Ainsi que cela est apparu dans le débat, c'est la qualité
de la relation entre l'enseignant et ses élèves qui est
fondamentale dans l'éducation et dans l'enseignement et non pas
seulement la matière enseignée.
- La notion d'enseignement «obligatoire» nous fait revenir
quelque vingt ans en arrière, avec l'échec du Recteur
Juminer. Les parents, les enseignants et les élèves martiniquais
ne sont probablement pas disposés, aujourd'hui pas plus qu'hier,
à ce que la langue et la culture créoles entrent effectivement,
de manière obligatoire, dans l'enseignement de tous les élèves
fréquentant l'école en Martinique. Un inspecteur a souligné
le fait que les élèves accrochent beaucoup plus lorsqu'on
leur parle du Pôle Nord et de l'Egypte que de la Martinique !
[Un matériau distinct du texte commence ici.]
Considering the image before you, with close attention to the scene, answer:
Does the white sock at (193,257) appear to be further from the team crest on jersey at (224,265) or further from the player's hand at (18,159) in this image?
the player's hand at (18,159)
Il y a bien là un phénomène de société,
un véritable choix politique : il est donc bien naturel que des
tensions se font jour sur des questions aussi brûlantes. Ne serait-ce
que réserver deux heures par semaine pour un enseignement «régional»,
ce serait se couper de l'idéal de l'enseignement laïc et
républicain qui fait l'essence même de notre Education
nationale.
- Le côté extrêmement «évasif»
des propositions faites par M. Alaric – qui mériteraient,
certes, un large débat mais les autorités académiques
seront-elles disposées à s'engager dans ce débat
qui leur a été imposé par un des leurs? - heurte,
à juste titre, tous ceux qui ont tenté, depuis des années,
d'introduire le créole à l'école, d'une manière
professionnelle. Cela semble remettre en cause les expériences
acquises et les acquis récents (CAPES de créole).
- Pour les thuriféraires de ce projet, il est sans doute concevable
d'imaginer un enseignement des «humanités créoles»
en s'appuyant essentiellement sur les aspects culturels et environnementaux.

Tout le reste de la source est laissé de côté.